_Scraped caption text data_

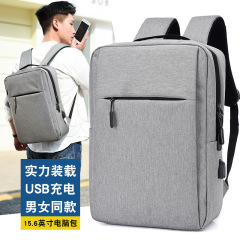 Manufacturer wholesale customized logo business backpack men's backpack Korean version of students' schoolbag Computer Backpack Travel Bag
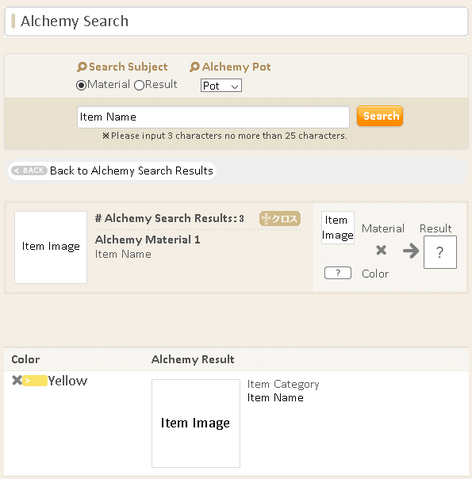 File:Alc search materialview.png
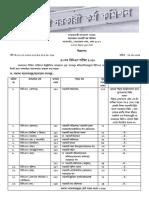 40thBCS Advertisement.pdf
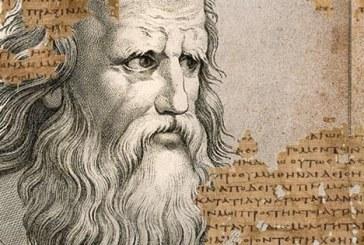 مغالطة في جمهورية أفلاطون التأسيس النظري ضد النتائج الواقعيّة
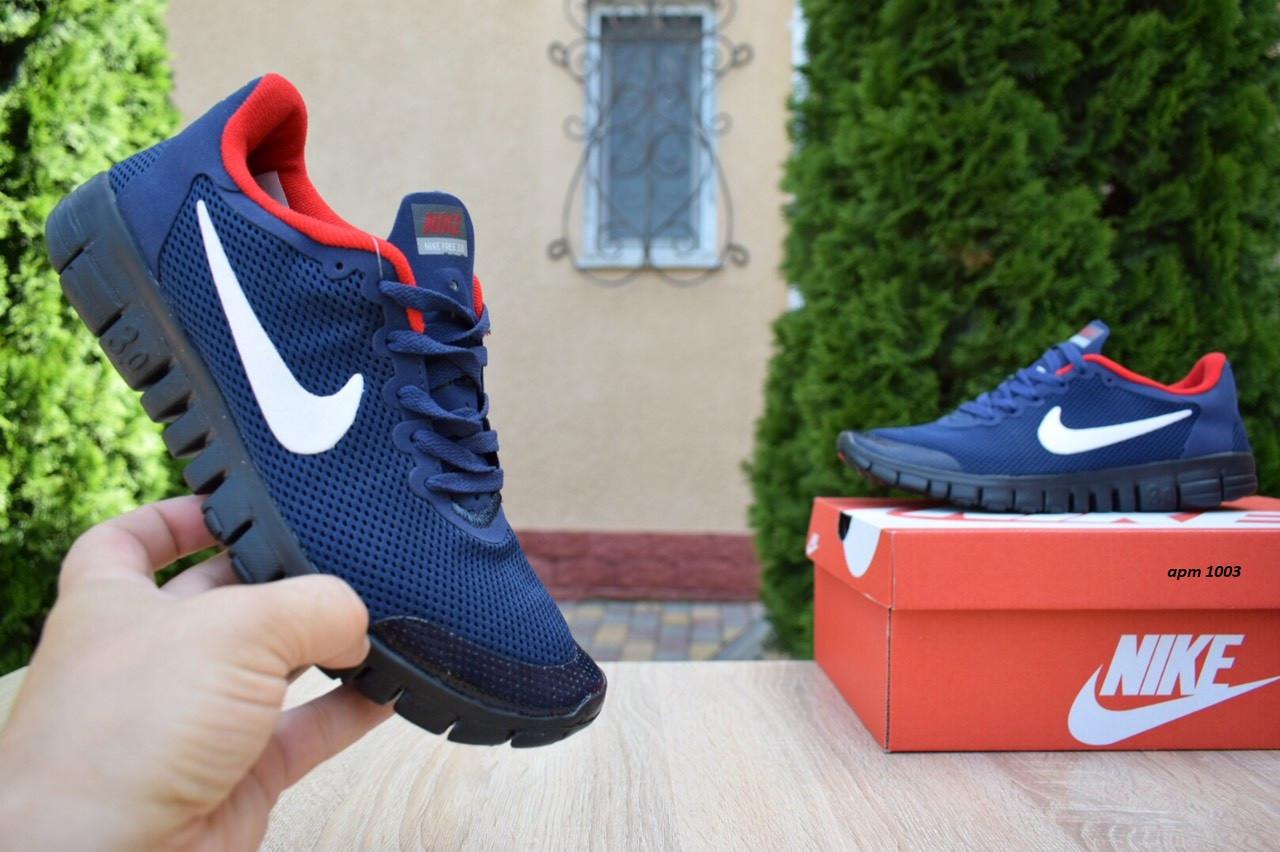 Кросівки розпродаж АКЦІЯ 550 грн останні розміри Nike 41р 26 см люкс копія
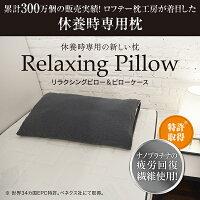 ロフテー《休養時専用の新機能性枕》リラクシングピロー&ピローケース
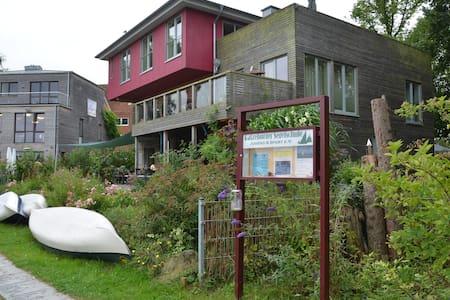 Ferienwohnung am Ratzeburger See - Ratzeburg - 公寓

_Work to complete_
Without the pictures, transcribe the lines from the one containing "File:Alc search materialview.png" through the end of the data, exactly and only those.

_Solution below_
 File:Alc search materialview.png
 40thBCS Advertisement.pdf
 مغالطة في جمهورية أفلاطون التأسيس النظري ضد النتائج الواقعيّة
 Кросівки розпродаж АКЦІЯ 550 грн останні розміри Nike 41р 26 см люкс копія
 ロフテー《休養時専用の新機能性枕》リラクシングピロー&ピローケース
 Ferienwohnung am Ratzeburger See - Ratzeburg - 公寓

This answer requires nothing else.